- Librettist: Peter Sellars
- Language: English
- Based on: Letters by Louise Clappe
- Premiere: November 21, 2017 San Francisco Opera

= Girls of the Golden West (opera) =

2017 opera by John Adams

Girls of the Golden West is an opera in two acts with music by John Adams and a libretto by Peter Sellars. The San Francisco Opera commissioned the work jointly with Dallas Opera, the Dutch National Opera (De Nationale Opera) and Teatro La Fenice in Venice. The opera was premiered in San Francisco on November 21, 2017. The running time is 160 minutes.

==Composition history==
The opera is inspired by the 1851/1852 letters of Louise Clappe, who lived for a year and a half in the mining settlement of Rich Bar (now Diamondville, California) during the California Gold Rush. Clappe published the letters under the pen name Dame Shirley. The libretto is also sourced from other literature of the period, including newspaper articles and the writings of Mark Twain. Adams wrote, "To be able to set to music the authentic voices of these people, whether from their letters or their songs or from newspaper accounts from their time, is a great privilege for me." Sellars, who also directed the opera, conceived the libretto while doing research for a production of Giacomo Puccini's 1910 opera La fanciulla del West (based on David Belasco's 1905 play The Girl of the Golden West), which also deals with the gold rush period.
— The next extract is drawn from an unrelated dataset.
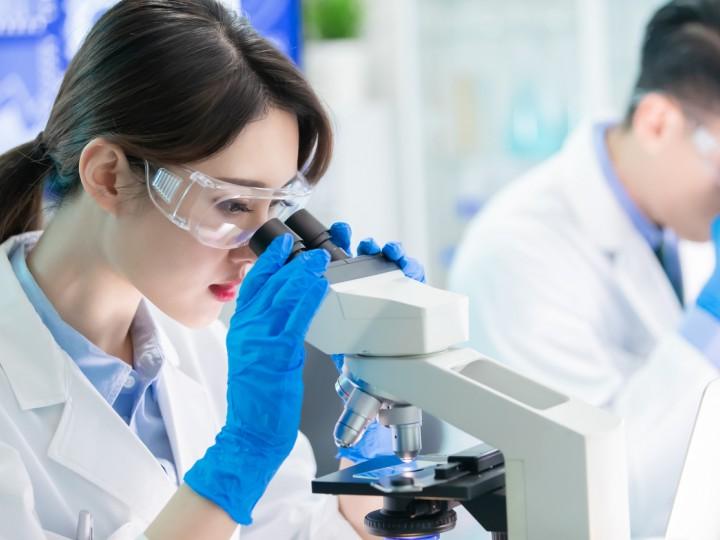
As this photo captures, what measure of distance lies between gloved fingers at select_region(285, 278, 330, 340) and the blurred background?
3.09 m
According to Sellars, "These true stories of the Forty-Niners are overwhelming in their heroism, passion and cruelty, telling tales of racial conflicts, colorful and humorous exploits, political strife and struggles to build anew a life and to decide what it would mean to be American."

Sellars's previous collaborations with Adams have included premiere productions of Nixon in China, The Death of Klinghoffer and Doctor Atomic (for which Sellars also wrote the libretto).

==Roles==

| Role | Voice type | Premiere cast, 21 November - 10 December 2017 (Conductor: Grant Gershon) | European Premiere cast, 28 February - 17 March 2019 (Conductor: Grant Gershon) | Los Angeles Premiere Cast, 27 & 29 January 2023 (Conductor: John Adams) |
|---|---|---|---|---|
| Dame Shirley | soprano | Julia Bullock | Julia Bullock | Julia Bullock |
| Ned Peters | bass-baritone | Davóne Tines | Davóne Tines | Davóne Tines |
| Joe Cannon | tenor | Paul Appleby | Paul Appleby (Lucas van Lierop March 13 & 17) | Paul Appleby |
| Ah Sing | soprano | Hye Jung Lee | Hye Jung Lee | Hye Jung Lee |
| Clarence | bass-baritone | Ryan McKinny | Ryan McKinny | Ryan McKinny |
| Josefa Segovia | mezzo-soprano | J'Nai Bridges | J'Nai Bridges | Daniela Mack |
| Ramón | baritone | Elliot Madore | Elliot Madore | Elliot Madore |
| Lola Montez | dancer | Lorena Feijóo |  |  |
| Fayette | actor | Kai Brothers | Carlos García Estévez |  |
| Chorus of Miners | Chorus of Male Voices | San Francisco Opera Chorus | Dutch National Opera Chorus | Los Angeles Master Chorale |

==Recording==
In January 2023 two live performances of the opera, performed at Walt Disney Concert Hall and conducted by the composer were recorded for Nonesuch Records, and were released in April 2024.